What to produce: Reproduce the full listing below unchanged, apart from the pictures.

Exercise input:
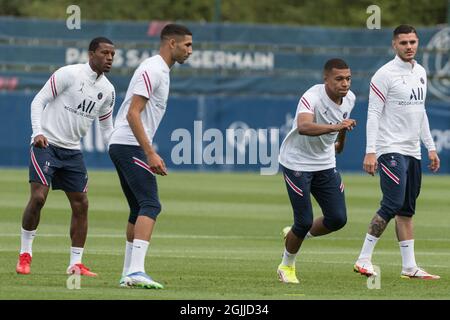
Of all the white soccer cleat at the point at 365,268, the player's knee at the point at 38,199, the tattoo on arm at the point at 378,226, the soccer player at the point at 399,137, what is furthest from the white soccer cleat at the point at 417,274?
the player's knee at the point at 38,199

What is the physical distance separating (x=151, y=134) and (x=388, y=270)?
343 centimetres

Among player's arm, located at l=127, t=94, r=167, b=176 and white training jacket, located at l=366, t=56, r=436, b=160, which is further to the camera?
white training jacket, located at l=366, t=56, r=436, b=160

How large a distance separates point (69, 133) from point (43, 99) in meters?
0.45

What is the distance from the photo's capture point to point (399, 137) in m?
12.8

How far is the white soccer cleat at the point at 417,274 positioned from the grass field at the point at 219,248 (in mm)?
160

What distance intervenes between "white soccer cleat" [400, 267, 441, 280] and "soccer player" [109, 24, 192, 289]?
284 cm

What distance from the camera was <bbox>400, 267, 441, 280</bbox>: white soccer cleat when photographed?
12.5 m

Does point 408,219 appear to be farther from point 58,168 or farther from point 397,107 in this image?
point 58,168

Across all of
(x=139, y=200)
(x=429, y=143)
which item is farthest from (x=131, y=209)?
Result: (x=429, y=143)

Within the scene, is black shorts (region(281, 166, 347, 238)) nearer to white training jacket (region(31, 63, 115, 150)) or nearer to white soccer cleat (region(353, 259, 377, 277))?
white soccer cleat (region(353, 259, 377, 277))

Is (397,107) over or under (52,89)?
under

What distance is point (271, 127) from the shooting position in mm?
34656

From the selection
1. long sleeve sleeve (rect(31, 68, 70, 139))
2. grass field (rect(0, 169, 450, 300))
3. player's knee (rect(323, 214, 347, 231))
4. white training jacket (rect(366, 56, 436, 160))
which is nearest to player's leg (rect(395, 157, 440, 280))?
white training jacket (rect(366, 56, 436, 160))
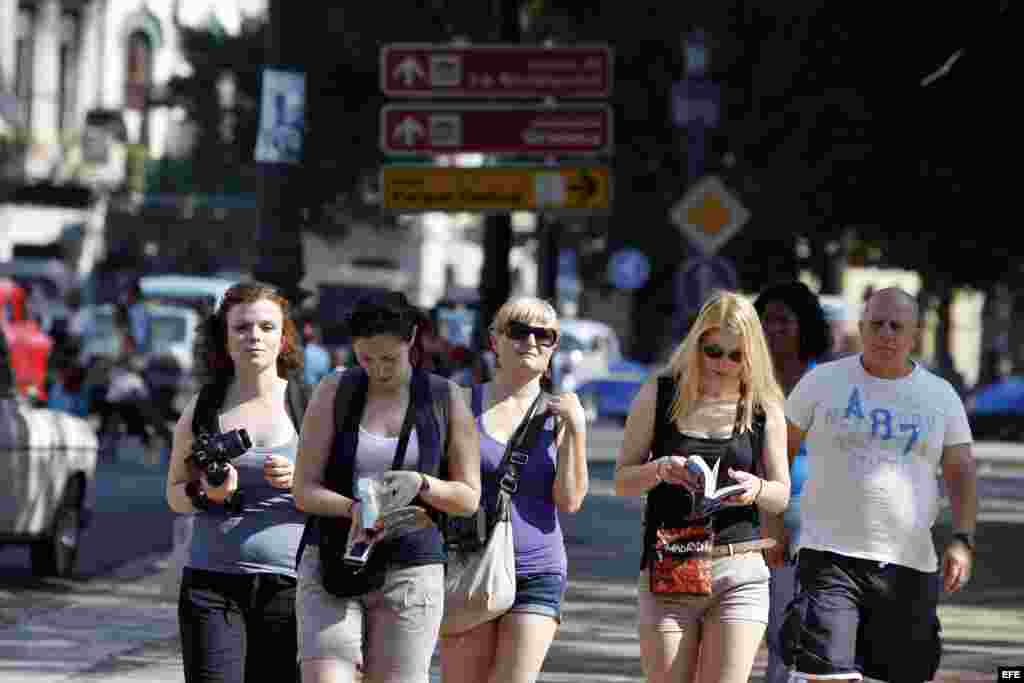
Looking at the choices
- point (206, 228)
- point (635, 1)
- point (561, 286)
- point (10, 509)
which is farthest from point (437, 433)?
point (206, 228)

Result of the exercise:
Of all the white soccer cleat at the point at 365,268, the player's knee at the point at 38,199, the tattoo on arm at the point at 378,226, the soccer player at the point at 399,137, what is furthest from the white soccer cleat at the point at 417,274?
the player's knee at the point at 38,199

What is the physical distance separating (x=151, y=134) and (x=388, y=270)?
343 centimetres

Among player's arm, located at l=127, t=94, r=167, b=176 and white training jacket, located at l=366, t=56, r=436, b=160, which is further to the camera?
white training jacket, located at l=366, t=56, r=436, b=160

How large a distance separates point (69, 133) from point (43, 99) in meters?
0.45

What is the distance from the photo's capture point to point (399, 137) in m?
12.8

How far is the white soccer cleat at the point at 417,274 positioned from the grass field at the point at 219,248 (in mm)?
160

What distance intervenes between "white soccer cleat" [400, 267, 441, 280] and "soccer player" [109, 24, 192, 289]?
284 cm

What distance from the camera was <bbox>400, 267, 441, 280</bbox>: white soccer cleat when photographed?
12.5 m

Does point 408,219 appear to be farther from point 58,168 or farther from point 397,107 in this image?
point 58,168

Across all of
(x=139, y=200)
(x=429, y=143)
which item is farthest from (x=131, y=209)?
Result: (x=429, y=143)

Within the scene, is black shorts (region(281, 166, 347, 238)) nearer to white training jacket (region(31, 63, 115, 150)) or nearer to white soccer cleat (region(353, 259, 377, 277))?
white soccer cleat (region(353, 259, 377, 277))

Is (397,107) over or under (52,89)?
under

What distance is point (271, 127) from the shooting position in mm?
34656

From the selection
1. long sleeve sleeve (rect(31, 68, 70, 139))
2. grass field (rect(0, 169, 450, 300))
3. player's knee (rect(323, 214, 347, 231))
4. white training jacket (rect(366, 56, 436, 160))
which is nearest to player's leg (rect(395, 157, 440, 280))?
white training jacket (rect(366, 56, 436, 160))
Looking at the choices
- point (206, 228)
- point (635, 1)
- point (561, 286)
- point (10, 509)
which is farthest from point (437, 433)?
point (206, 228)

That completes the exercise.